— Problem description —
Please reproduce the entries word for word, from the line with "At what range" up to and including the final line of the entries.
══ Stored rows ══
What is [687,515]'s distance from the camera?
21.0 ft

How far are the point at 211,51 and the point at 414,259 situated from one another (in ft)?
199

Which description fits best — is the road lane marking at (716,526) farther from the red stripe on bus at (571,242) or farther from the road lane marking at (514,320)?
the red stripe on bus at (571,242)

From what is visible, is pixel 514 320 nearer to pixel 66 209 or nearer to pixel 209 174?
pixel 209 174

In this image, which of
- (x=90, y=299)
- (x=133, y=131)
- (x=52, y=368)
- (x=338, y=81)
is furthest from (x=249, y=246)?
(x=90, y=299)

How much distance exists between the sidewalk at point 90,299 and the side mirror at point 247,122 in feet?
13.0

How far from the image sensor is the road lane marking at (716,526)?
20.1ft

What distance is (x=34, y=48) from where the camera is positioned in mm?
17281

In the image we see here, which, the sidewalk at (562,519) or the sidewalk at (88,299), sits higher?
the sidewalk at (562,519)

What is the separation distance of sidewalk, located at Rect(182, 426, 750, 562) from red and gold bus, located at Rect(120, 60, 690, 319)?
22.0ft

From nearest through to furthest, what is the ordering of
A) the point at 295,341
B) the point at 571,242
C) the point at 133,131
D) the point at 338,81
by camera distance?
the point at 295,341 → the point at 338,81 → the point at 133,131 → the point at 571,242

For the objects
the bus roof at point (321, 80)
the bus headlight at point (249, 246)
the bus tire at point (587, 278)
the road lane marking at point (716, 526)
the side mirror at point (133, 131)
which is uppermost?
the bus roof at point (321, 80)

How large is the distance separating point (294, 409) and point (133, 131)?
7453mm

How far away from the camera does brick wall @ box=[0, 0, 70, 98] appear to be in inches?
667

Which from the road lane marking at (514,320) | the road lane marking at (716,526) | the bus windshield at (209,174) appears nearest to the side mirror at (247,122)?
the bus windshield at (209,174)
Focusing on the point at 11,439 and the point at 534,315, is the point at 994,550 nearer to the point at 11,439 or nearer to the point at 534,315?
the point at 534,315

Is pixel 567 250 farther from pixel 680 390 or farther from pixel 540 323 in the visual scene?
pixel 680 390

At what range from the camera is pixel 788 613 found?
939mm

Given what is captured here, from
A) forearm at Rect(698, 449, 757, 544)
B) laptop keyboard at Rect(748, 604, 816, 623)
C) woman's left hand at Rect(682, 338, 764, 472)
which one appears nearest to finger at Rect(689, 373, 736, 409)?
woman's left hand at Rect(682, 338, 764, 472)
═══
— The response —
At what range from the camera is pixel 788 613 found?
939mm

Given what is captured here, from
A) forearm at Rect(698, 449, 757, 544)
B) laptop keyboard at Rect(748, 604, 816, 623)
C) woman's left hand at Rect(682, 338, 764, 472)
which one appears nearest to finger at Rect(689, 373, 736, 409)?
woman's left hand at Rect(682, 338, 764, 472)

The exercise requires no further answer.